Weihnachtsmarkt Bochum hat eine neue Geschichte
Rolfs Schwester macht's
Bild: Bochum Marketing GmbH
Hoch oben: Dieses Jahr düst Rudolfa über den Weihnachtsmarkt. Bild: Bochum Marketing GmbH
Hoch oben: Dieses Jahr düst Rudolfa über den Weihnachtsmarkt.

Bochum. Das Rentier hat’s erwischt – Rudolf fällt dieses Jahr krankheitsbedingt aus. Seine Schwester ersetzt ihn in der Schlittenführung.

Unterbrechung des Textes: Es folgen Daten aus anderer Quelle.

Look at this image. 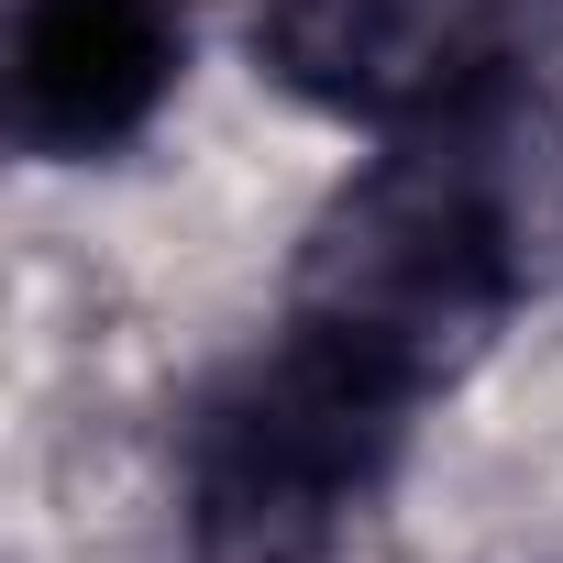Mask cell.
Masks as SVG:
<instances>
[{
  "label": "cell",
  "mask_w": 563,
  "mask_h": 563,
  "mask_svg": "<svg viewBox=\"0 0 563 563\" xmlns=\"http://www.w3.org/2000/svg\"><path fill=\"white\" fill-rule=\"evenodd\" d=\"M254 67L376 144L530 133L563 78V0H265Z\"/></svg>",
  "instance_id": "cell-2"
},
{
  "label": "cell",
  "mask_w": 563,
  "mask_h": 563,
  "mask_svg": "<svg viewBox=\"0 0 563 563\" xmlns=\"http://www.w3.org/2000/svg\"><path fill=\"white\" fill-rule=\"evenodd\" d=\"M188 67L177 0H12V133L45 166L133 144Z\"/></svg>",
  "instance_id": "cell-3"
},
{
  "label": "cell",
  "mask_w": 563,
  "mask_h": 563,
  "mask_svg": "<svg viewBox=\"0 0 563 563\" xmlns=\"http://www.w3.org/2000/svg\"><path fill=\"white\" fill-rule=\"evenodd\" d=\"M442 387H420L365 332L276 299L265 343L210 376L177 442L188 552L199 563H332L354 519L409 464V431Z\"/></svg>",
  "instance_id": "cell-1"
}]
</instances>
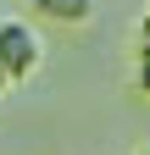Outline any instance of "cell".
I'll use <instances>...</instances> for the list:
<instances>
[{"label": "cell", "mask_w": 150, "mask_h": 155, "mask_svg": "<svg viewBox=\"0 0 150 155\" xmlns=\"http://www.w3.org/2000/svg\"><path fill=\"white\" fill-rule=\"evenodd\" d=\"M45 67V39L28 22H0V78L6 83H28Z\"/></svg>", "instance_id": "1"}, {"label": "cell", "mask_w": 150, "mask_h": 155, "mask_svg": "<svg viewBox=\"0 0 150 155\" xmlns=\"http://www.w3.org/2000/svg\"><path fill=\"white\" fill-rule=\"evenodd\" d=\"M33 17H45V22L56 28H84V22H95V0H28Z\"/></svg>", "instance_id": "2"}, {"label": "cell", "mask_w": 150, "mask_h": 155, "mask_svg": "<svg viewBox=\"0 0 150 155\" xmlns=\"http://www.w3.org/2000/svg\"><path fill=\"white\" fill-rule=\"evenodd\" d=\"M134 83H139V94H150V39L139 45V67H134Z\"/></svg>", "instance_id": "3"}, {"label": "cell", "mask_w": 150, "mask_h": 155, "mask_svg": "<svg viewBox=\"0 0 150 155\" xmlns=\"http://www.w3.org/2000/svg\"><path fill=\"white\" fill-rule=\"evenodd\" d=\"M145 155H150V150H145Z\"/></svg>", "instance_id": "4"}]
</instances>
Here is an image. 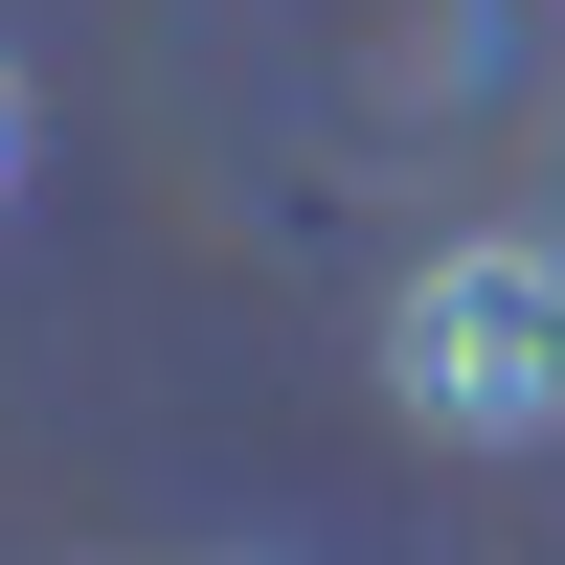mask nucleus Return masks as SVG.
Segmentation results:
<instances>
[{
	"label": "nucleus",
	"instance_id": "1",
	"mask_svg": "<svg viewBox=\"0 0 565 565\" xmlns=\"http://www.w3.org/2000/svg\"><path fill=\"white\" fill-rule=\"evenodd\" d=\"M385 407L430 452H543L565 430V249L543 226H476L385 295Z\"/></svg>",
	"mask_w": 565,
	"mask_h": 565
},
{
	"label": "nucleus",
	"instance_id": "2",
	"mask_svg": "<svg viewBox=\"0 0 565 565\" xmlns=\"http://www.w3.org/2000/svg\"><path fill=\"white\" fill-rule=\"evenodd\" d=\"M0 204H23V68H0Z\"/></svg>",
	"mask_w": 565,
	"mask_h": 565
}]
</instances>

Die Geschichten um den fliegenden Weihnachtsmann erfreuen sich seit neun Jahren großer Beliebtheit. Drei verschiedene Geschichten gab es bisher. Dieses Jahr wird erstmals eine neue, vierte Geschichte erzählt: Der über den Bochumer Weihnachtsmarkt schwebende Schlitten wird erstmals von einer Rentierkuh gezogen.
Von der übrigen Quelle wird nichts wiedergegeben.